Abstract

Dear Editor,
With great interest we read the paper written by Davies and colleagues describing real-time ultrasound-guided (US-guided) cannulation of the subclavian vein, recently published online. 1 Although the material is presented comprehensively, the subject matter of this paper is stated incorrectly.
In the paper, the authors describe the anatomy of the infraclavicular area using a detailed illustration. Astonishingly, thereafter they consistently use the term ‘subclavian vein’ instead of ‘axillary vein’. This is despite the fact that the illustrations in their paper and the description of the technique clearly indicate (as the authors admit in parenthesis) the procedure of the cannulation of the middle part of the axillary vein.

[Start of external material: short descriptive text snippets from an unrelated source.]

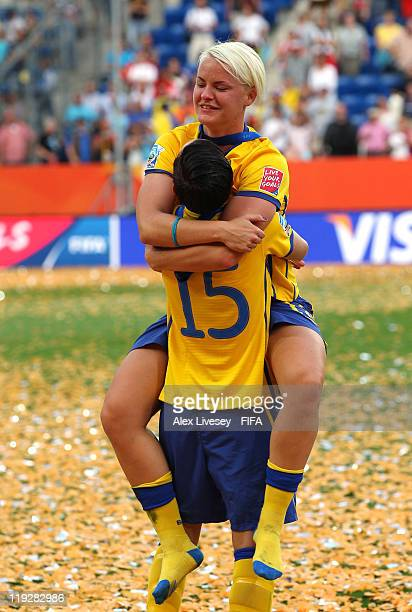 Nilla Fischer and Therese Sjogran of Sweden celebrate after victory over France in the FIFA Women's World Cup 3rd Place Playoff between Sweden and...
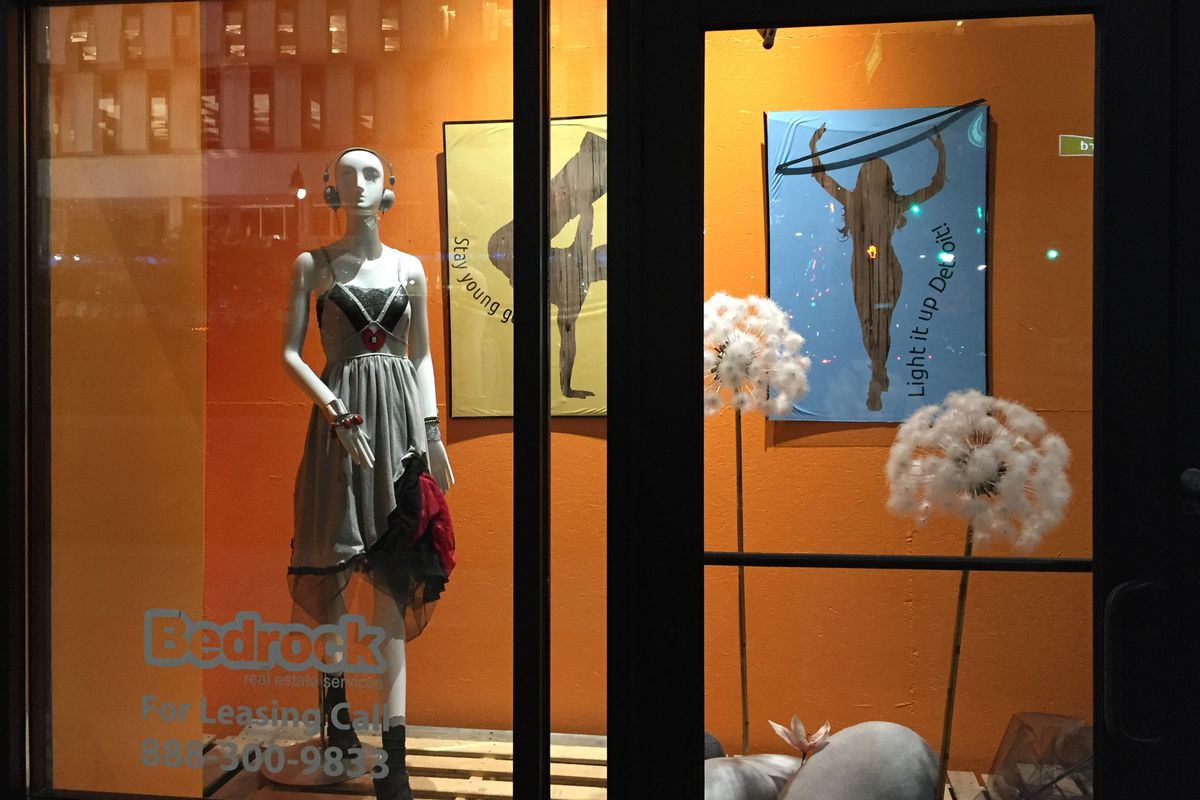 While Gilbert's real estate arm waits for first-floor retailers to move in, fanciful window displays for imaginary stores fill the space.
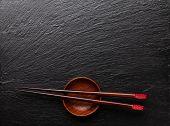 foto of soy sauce  - Japanese sushi chopsticks over soy sauce bowl on black stone background - JPG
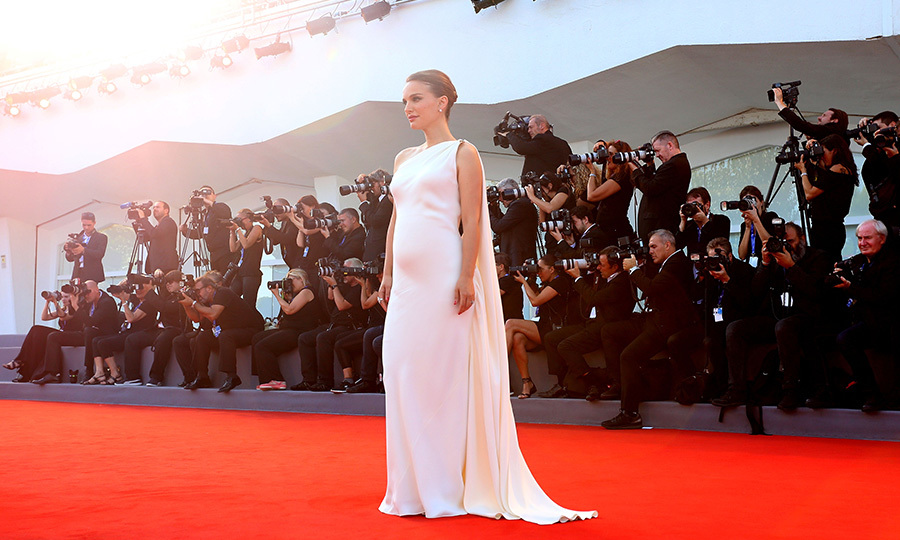 <em>Jackie</em> star Natalie Portman debuted her baby bump in a one-shoulder Christian Dior gown at the Venice Film Festival. It's the Oscar winner's second child with choreographer husband Benjamin Millepied.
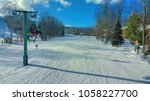 skiers on the boyneland lift at ... | Shutterstock . vector #1058227700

They argue that the described technique ‘is commonly referred to as subclavian vein cannulation in the published literature’. Unfortunately, the argument is unjustified and no wonder the authors did not give any reference. There are several papers regarding the use of US both in infraclavicular and in supraclavicular access to the subclavian vein.2,3 Also, the US-guided infraclavicular approach to the axillary vein has recently been frequently studied. 4
The misconception regarding the terminology of the veins located in the infraclavicular area is not new and the issue was raised by the experts in the field. 5 By changing the terminology of respective blood vessels, Davies et al. clearly intensify this misconception.1
In our opinion, the improper nomenclature of the veins situated in the infraclavicular area is a matter of essential importance and demands correction. It is not merely an issue of language, and there are three main consequences. Firstly, this misconception hampers the standardization of the procedure of the US-guided cannulation of the vein (subclavian and axillary vein, respectively). Secondly, interchangeably using the terms ‘subclavian’ and ‘axillary’ precludes comparing various approaches to the central veins. Thirdly, the paper is a review and thus potentially has an important educational function – by employing improper nomenclature, the authors diminish the cognitive value of their publication.